It was just two years ago but the end of summer and change to a fresh season will forever be marked by the loss of our first little girl. It is hard to just let the day go by. Several days of pain and waiting, marked in my memories.
So there we sat last night, my husband and I, suddenly I let the tears go. For him, it is harder to understand. For him, he looks at the sleeping baby on the monitor and knows everything worked out and it all happened for a reason. For him, as he said, he didn’t have the physical attachment. It isn’t that he doesn’t care, he does, but I think for him it is easier to look at Cora and just be okay with it.
For me, I wish I could move on from it and not let it bother me. I wish it wasn’t such a painful reminder that comes around once a year. I want to look at Cora and say that she erases that painful time. But it did happen and from time to time my heart strings get tugged and I’m right back at that place. It is such a fucked up thing to think if our first little girl made it to this world, we wouldn’t have Cora. So I can’t wish for one over another. I feel bad wondering what one would be like today when there is a healthy, little girl, sleeping away in her crib.

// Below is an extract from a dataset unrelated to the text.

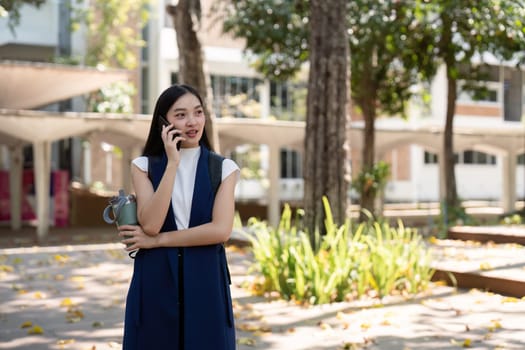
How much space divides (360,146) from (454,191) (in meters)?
3.83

There is a baby book at the top of Cora’s closet that was started. It holds words that I wrote, several ultrasound photos and I bet if you closed your eyes, you can hear the conversations my husband and I already had about that little girls life. Cora’s holds the same starting words, the same ultrasound photo’s but hers keeps going. The babies that make it and the ones that don’t for reasons we don’t always understand. For the mamma’s that carry them around in their hearts, wondering what they would be like.
I dried my tears last night, sitting there in the dark. My husband slowly easing the conversation to something less heavy. The life we lead because life does move on. We are looking at swim lessons, planning a first birthday party and easing our family into fall. I finished my drink, he finished his cigar, we blew out the candles and he gave me a hug. Grateful for the baby here on earth and the baby in our hearts, the memories will always be there.